ARBITRE

Par: (pas credité)


L'un des mots du vocabulaire politique qu'on a beaucoup entendu cette semaine, c'est arbitre et son cousin arbitrage, puisque c'est en arbitre que veut se poser le Front national, pour peser sur l'élection d'un certain nombre de présidents de région. Que veulent dire dans ce cas-là les mots arbitre et arbitrer ? Décider, tout simplement, ou en tout cas, avoir une influence suffisante pour imposer ses conditions, et déterminer le résultat final de certaines élections.

Cet emploi du mot dérive en fait de certains emplois du mot arbitrage, ou du verbe arbitrer. Il s'agit de trancher un différend, de décider, là où deux adversaires s'opposent, sans que l'un l'emporte réellement sur l'autre par la force où le droit. Mais on peut quand même parler d'une dérive de sens, dans la mesure où l'arbitrage, au départ, implique un jugement dépassionné, et impartial, par quelqu'un qui se situe au-dessus de la mêlée : l'arbitre, c'est Salomon, le vrai juge.

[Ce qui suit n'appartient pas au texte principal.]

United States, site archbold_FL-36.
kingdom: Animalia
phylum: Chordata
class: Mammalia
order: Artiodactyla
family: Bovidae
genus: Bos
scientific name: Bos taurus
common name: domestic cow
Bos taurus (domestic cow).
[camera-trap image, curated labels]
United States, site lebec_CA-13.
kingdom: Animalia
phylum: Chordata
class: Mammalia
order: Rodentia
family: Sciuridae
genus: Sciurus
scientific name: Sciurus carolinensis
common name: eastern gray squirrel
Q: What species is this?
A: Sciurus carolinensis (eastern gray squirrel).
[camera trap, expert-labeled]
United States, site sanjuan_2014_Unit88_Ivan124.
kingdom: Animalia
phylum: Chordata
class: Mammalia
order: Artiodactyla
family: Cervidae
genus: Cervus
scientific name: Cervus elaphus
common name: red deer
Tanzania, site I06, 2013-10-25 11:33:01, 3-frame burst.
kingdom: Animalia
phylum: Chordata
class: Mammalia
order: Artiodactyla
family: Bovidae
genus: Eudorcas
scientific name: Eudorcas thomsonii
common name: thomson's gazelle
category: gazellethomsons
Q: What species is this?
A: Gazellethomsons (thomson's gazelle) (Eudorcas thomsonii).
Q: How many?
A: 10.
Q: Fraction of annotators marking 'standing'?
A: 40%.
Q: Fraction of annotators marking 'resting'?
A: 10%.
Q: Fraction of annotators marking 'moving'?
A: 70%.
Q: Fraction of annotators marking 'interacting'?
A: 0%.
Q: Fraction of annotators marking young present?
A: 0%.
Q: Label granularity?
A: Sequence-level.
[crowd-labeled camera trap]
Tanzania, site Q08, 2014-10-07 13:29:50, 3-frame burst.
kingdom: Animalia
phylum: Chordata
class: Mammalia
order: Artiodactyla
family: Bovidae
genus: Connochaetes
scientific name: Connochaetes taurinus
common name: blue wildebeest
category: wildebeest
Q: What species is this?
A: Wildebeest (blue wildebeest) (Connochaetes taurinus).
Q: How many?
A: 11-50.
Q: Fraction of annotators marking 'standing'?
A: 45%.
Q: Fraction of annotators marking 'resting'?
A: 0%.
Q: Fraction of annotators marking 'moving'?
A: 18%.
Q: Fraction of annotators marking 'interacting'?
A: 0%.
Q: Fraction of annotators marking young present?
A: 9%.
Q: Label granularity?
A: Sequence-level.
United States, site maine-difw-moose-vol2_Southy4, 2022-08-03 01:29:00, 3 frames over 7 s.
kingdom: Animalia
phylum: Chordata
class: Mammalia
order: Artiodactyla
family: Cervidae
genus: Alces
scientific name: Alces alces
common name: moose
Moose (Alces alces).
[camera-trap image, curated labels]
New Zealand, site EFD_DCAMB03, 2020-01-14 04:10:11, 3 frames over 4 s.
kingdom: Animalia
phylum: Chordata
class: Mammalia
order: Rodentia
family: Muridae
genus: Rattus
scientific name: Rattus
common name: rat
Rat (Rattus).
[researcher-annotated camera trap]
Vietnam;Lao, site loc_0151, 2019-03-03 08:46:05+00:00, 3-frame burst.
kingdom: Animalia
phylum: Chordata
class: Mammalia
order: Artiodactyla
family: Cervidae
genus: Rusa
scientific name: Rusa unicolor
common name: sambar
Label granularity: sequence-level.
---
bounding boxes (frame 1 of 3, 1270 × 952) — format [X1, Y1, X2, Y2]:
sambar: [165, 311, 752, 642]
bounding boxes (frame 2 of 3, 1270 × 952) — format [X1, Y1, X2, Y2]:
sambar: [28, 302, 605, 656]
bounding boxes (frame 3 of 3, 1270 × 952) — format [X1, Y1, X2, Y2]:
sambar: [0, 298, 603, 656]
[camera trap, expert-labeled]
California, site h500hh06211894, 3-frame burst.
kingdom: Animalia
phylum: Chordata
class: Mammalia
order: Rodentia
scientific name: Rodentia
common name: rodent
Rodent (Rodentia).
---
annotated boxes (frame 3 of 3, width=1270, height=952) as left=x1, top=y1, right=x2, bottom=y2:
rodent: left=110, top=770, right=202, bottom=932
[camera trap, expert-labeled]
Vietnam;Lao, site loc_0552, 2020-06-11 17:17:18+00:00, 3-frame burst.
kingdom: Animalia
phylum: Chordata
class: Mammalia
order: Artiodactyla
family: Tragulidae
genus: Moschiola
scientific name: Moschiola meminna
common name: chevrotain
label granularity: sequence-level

Sans aller si loin, on parle par exemple de l'arbitrage de la Cour de justice européenne, pour régler des conflits économiques entre certains pays, de l'arbitrage de la Cour de justice européenne, pour régler des conflits économiques entre certains pays, de l'arbitrage d'un juge, dans une querelle de voisinage… Alors que dans le cas qui nous occupe, le Front national " arbitrera " en fonction de ses intérêts propres.

Le mot arbitre a, de toute façon, en ancien français le premier sens d'autorité qui fait respecter sa décision et observer la loi. De là dérive directement le sens sportif, apparu à l'extrême fin du XIXème : arbitrer : veiller à ce qu'une partie, un match se déroule conformément aux règlements acceptés au départ par les deux équipes. L'arbitre, si ses décisions sont sans appel, se doit d'être absolument impartial, sans parti pris et sans intérêt dans l'affaire : on est presque à l'inverse de l'usage électoral qu'on constate aujourd'hui.

Mais de toute façon, ce mot est bien étonnant : d'un côté, il a donné naissance à l'expression libre-arbitre : faculté de se déterminer librement, sans contrainte, ni influence extérieure. De l'autre, il a donné arbitraire, dont la signification a fini (à partir du début du XVIIème siècle) par devenir contraire à son origine. Une décision arbitraire est une décision que rien ne justifie, qui découle du caprice plus que de la raison. L'adjectif s'applique en particulier à un pouvoir qui s'exerce pour son seul plaisir, et l'arbitraire (le mot s'emploie souvent sous une forme substantivée) est le fait du despote, le "fait du prince", comme on dit. Alors qu'au départ, un arbitrage est censé dire le droit et rendre justice, l'arbitraire est devenu synonyme d'injuste.